Singularly perturbed forward-backward stochastic differential equations: application to the optimal control of bilinear systems

TL;DR

This paper demonstrates that for bilinear stochastic control systems with slow and fast dynamics, the optimal control and cost can be approximated by reduced models using homogenization and FBSDEs, simplifying computations.

Contribution

It introduces a method to approximate the optimal control of complex bilinear systems via reduced order models using homogenization and FBSDEs, validated by numerical examples.

Findings

Optimal cost converges to an effective cost in the time scale limit.

Reduced order stochastic control approximates full system control effectively.
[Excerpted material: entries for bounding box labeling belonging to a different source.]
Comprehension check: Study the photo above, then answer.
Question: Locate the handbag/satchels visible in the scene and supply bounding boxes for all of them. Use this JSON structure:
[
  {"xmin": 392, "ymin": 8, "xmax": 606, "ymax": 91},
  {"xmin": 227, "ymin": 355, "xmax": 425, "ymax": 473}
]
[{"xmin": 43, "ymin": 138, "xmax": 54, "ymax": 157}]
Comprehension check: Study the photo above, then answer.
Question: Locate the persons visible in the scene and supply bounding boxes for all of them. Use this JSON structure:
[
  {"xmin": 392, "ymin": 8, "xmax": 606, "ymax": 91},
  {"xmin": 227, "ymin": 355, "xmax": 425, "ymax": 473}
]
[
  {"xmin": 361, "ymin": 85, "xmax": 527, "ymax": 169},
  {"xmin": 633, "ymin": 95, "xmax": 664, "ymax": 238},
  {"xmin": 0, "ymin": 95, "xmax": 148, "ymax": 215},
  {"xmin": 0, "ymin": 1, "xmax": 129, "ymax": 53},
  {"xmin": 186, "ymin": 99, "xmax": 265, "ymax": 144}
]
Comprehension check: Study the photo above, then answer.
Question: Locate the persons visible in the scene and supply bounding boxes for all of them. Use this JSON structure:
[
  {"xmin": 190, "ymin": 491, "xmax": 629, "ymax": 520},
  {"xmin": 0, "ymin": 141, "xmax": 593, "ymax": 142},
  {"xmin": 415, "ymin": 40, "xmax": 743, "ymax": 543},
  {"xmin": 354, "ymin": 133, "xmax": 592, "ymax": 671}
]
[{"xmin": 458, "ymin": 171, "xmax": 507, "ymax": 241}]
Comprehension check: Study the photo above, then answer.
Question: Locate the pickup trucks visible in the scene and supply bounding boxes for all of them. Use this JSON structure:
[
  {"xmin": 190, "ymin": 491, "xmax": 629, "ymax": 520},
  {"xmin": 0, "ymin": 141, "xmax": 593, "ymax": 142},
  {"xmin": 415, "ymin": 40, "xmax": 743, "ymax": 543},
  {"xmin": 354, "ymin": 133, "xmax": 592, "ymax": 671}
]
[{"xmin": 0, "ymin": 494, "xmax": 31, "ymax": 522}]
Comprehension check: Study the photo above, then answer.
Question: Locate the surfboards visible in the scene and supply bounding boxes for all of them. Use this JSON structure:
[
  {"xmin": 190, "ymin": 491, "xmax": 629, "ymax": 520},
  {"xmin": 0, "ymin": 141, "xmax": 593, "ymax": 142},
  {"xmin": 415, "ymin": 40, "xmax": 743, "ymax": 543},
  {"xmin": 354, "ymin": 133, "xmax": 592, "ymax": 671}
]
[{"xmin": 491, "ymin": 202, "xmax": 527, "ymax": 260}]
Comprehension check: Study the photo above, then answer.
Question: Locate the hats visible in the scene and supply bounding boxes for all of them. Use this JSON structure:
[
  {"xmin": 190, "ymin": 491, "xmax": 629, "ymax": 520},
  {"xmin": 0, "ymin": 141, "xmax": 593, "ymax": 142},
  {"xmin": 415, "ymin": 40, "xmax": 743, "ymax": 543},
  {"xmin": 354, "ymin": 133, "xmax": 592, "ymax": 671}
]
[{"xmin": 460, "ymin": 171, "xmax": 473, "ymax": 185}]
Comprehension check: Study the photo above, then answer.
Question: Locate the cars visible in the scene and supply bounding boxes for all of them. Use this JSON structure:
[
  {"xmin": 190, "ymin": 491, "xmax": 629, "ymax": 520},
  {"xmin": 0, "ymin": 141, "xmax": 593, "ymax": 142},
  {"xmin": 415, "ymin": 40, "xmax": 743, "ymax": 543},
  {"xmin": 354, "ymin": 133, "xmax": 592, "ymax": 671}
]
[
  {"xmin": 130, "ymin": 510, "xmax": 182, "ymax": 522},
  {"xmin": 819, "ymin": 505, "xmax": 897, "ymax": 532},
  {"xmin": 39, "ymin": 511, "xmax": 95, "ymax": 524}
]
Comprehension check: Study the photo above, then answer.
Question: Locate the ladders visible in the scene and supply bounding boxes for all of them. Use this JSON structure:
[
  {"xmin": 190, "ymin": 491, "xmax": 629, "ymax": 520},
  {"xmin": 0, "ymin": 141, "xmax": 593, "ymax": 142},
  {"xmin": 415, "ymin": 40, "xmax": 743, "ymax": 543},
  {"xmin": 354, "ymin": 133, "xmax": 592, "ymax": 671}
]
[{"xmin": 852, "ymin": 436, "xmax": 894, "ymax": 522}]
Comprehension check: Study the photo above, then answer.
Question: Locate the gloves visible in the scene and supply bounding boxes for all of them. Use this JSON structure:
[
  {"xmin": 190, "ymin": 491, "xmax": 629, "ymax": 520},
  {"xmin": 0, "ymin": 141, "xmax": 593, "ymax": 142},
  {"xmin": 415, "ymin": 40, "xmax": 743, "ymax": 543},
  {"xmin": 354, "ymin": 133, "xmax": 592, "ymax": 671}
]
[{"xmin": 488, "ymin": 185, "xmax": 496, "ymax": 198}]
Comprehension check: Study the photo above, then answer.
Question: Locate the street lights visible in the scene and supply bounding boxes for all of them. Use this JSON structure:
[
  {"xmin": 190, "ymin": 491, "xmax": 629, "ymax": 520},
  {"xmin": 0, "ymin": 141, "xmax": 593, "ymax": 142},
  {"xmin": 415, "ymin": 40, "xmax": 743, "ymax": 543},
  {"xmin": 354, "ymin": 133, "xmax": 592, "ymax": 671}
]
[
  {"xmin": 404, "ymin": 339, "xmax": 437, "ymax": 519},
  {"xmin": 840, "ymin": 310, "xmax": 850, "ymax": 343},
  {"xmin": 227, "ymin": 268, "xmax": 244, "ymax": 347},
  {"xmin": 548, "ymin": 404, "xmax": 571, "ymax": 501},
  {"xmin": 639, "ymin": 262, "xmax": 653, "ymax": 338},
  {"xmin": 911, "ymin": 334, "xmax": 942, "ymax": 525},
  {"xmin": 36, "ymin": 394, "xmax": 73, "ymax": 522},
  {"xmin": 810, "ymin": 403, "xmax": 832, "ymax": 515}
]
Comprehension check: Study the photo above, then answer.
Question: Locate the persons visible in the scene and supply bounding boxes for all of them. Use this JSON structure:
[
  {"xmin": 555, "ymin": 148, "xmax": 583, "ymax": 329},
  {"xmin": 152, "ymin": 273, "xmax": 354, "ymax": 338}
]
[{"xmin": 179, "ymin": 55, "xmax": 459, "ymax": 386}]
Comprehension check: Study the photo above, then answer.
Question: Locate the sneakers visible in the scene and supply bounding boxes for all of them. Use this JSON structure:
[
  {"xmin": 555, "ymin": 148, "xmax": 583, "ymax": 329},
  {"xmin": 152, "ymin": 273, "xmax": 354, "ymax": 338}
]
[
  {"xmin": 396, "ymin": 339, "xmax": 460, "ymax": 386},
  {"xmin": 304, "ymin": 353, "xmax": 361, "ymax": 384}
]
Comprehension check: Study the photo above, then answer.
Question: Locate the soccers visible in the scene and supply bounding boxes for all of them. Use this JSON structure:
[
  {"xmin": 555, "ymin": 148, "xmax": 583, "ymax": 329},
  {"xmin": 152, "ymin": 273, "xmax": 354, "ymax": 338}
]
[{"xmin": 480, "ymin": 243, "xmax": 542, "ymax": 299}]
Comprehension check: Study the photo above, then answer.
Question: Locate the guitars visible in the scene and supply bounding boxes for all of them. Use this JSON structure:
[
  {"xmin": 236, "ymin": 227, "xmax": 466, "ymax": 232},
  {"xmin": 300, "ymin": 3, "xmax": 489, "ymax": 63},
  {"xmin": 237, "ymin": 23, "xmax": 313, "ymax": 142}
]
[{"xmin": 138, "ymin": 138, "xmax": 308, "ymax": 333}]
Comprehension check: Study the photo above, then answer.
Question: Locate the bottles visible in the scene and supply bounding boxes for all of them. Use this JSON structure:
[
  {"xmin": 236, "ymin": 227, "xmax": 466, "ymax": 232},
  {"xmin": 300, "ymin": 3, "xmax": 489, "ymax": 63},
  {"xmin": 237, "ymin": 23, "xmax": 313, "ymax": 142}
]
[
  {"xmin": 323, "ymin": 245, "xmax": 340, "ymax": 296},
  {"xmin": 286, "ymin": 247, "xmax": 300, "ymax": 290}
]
FBSDEs can be efficiently solved using least squares Monte Carlo methods.

Abstract

We study linear-quadratic stochastic optimal control problems with bilinear state dependence for which the underlying stochastic differential equation (SDE) consists of slow and fast degrees of freedom. We show that, in the same way in which the underlying dynamics can be well approximated by a reduced order effective dynamics in the time scale limit (using classical homogenziation results), the associated optimal expected cost converges in the time scale limit to an effective optimal cost. This entails that we can well approximate the stochastic optimal control for the whole system by the reduced order stochastic optimal control, which is clearly easier to solve because of lower dimensionality. The approach uses an equivalent formulation of the Hamilton-Jacobi-Bellman (HJB) equation, in terms of forward-backward SDEs (FBSDEs). We exploit the efficient solvability of FBSDEs via a least squares Monte Carlo algorithm and show its applicability by a suitable numerical example.